4L’intérêt porté par Herder aux formes anciennes de la langue est intensifié par la connaissance d’Ossian et des collections anglaises et écossaises. Dans son recueil de 1773 Du style et de l’art germaniques (Von deutscher Art und Kunst), considéré à juste titre comme le manifeste du Sturm und Drang, il rassemble des essais sur la littérature anglaise et écossaise, dont Shakespeare et Ossian, sur l’art gothique et sur l’histoire de l’Allemagne8. Dans Extrait d’une correspondance sur Ossian et les chants des peuples anciens (Über Ossian und die Lieder alter Völker), Herder cherche à traduire ses impressions sur Ossian et à corriger les explications et jugements de ses prédécesseurs9. Se démarquant de Denis, qui avait traduit Ossian en hexamètres et conféré à ces poèmes un caractère épique, Herder montre que ces poèmes n’ont rien d’épique, mais reflètent l’esprit d’un peuple sensible et sauvage. Selon son herméneutique, il s’agit de juger une œuvre de l’intérieur et dans Ossian, il retrouve bel et bien « l’esprit de la nature » et « le langage direct du cœur ». Dans cet essai, toute la réflexion de Herder porte sur l’analogie entre les Calédoniens et les Germains, les poèmes d’Ossian10 et les chants populaires, y compris ceux des Allemands. Reste à savoir ce qu’Ossian a de commun avec le génie allemand. Herder ne s’en explique pas, l’historicité joue un rôle mineur et ce qui compte, c’est le témoignage des temps anciens.
5Si Herder se réfère au génie national des peuples germaniques, c’est pour permettre aux Allemands de prendre conscience de leurs origines, de leur identité culturelle et nationale11. Herder érige en idéal la poésie nationale et populaire afin de remédier à toute imitation de l’étranger. En effet, depuis la Guerre de Trente ans, prévaut en Allemagne l’influence française, et la lutte contre le goût français est devenue la lutte contre l’imitation en général. De ce fait, la poésie populaire est censée servir de modèle aux poètes car elle reflète le génie national dans toute sa pureté12. Herder espérait préparer une littérature qui correspondît au génie et au peuple allemands. Par peuple, il faut entendre la couche inférieure de la société, qui « est la partie la plus grande et la plus respectable » (« der große ehrwürdige Theil13 ») de la nation, comprenant notamment « les femmes, les enfants et les paysans », restés à l’écart de la civilisation corruptrice et de l’influence étrangère. Car seule l’élite cultivée est capable d’apprécier l’imitation des modèles reconnus, alors que le peuple ne se laisse émouvoir que par le langage du cœur. L’éloignement socioculturel garantit ainsi la spontanéité, l’immédiateté et la sensibilité. Ce peuple, produit de la poésie, qui chante ses actions et agit comme dans ses chants et ses poèmes, ce peuple qui exprime l’accord immédiat entre la parole et l’action, est au cœur de la vérité et de la vie. C’est en lui que l’on peut retrouver les forces vitales et vives de la nation dont nos civilisations nous ont privés. De cette façon, il a pu transmettre l’ancienne culture nationale, ses croyances et ses chants, qui sont proches de l’état de nature.

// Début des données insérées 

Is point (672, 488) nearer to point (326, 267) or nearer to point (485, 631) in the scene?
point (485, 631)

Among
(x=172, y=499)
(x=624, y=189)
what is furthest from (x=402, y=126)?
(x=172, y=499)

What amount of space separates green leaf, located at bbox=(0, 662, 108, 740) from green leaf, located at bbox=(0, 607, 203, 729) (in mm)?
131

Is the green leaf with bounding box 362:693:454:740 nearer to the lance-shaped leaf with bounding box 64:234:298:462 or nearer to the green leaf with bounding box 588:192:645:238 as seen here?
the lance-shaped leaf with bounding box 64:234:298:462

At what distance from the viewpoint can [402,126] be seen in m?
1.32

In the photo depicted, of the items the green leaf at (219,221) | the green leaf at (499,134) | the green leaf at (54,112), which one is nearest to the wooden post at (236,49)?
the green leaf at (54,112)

6Tel est le sens du recueil des Volkslieder constitué par Herder dans Voix des peuples dans leurs chants (Stimmen der Völker in Liedern), publié en 1778-1779, qui témoigne d’un nouvel universalisme, se nourrissant des analogies entre les chants d’époques et de peuples différents. Agacé de voir Nicolai critiquer son idée de poésie populaire, Herder réplique que le terme de « peuple » n’est pas synonyme de « populace14 ». Herder procède de cette façon à un renversement des valeurs par rapport à l’Aufklarung15 qui considérait le bourgeois comme l’incarnation du génie national et le peuple comme appartenant à une minorité politique, intellectuelle et culturelle dont il ne pouvait espérer sortir qu’à la suite d’un long processus d’éducation. Or, pour Herder, l’idée de culture n’est pas seulement un processus d’acquisition livresque, mais elle peut être transmise directement, par une tradition audio-orale. Herder croit à « l’originalité distinctive » de chaque peuple, pour reprendre l’expression de Michelet. Le peuple est à la fois une langue, un souffle, une âme, une histoire, une légende. Ce ressourcement dans la culture des peuples se fonde sur l’idée que toutes les langues, tous les peuples ont une égale dignité. Grâce à cette nouvelle poétique opposée à l’esthétique normative du classicisme français16, Herder espère surmonter le clivage entre l’élite et le peuple et être entendu de la nation tout entière. L’art n’est vrai que s’il est à la fois l’expression d’une individualité créatrice et du génie national.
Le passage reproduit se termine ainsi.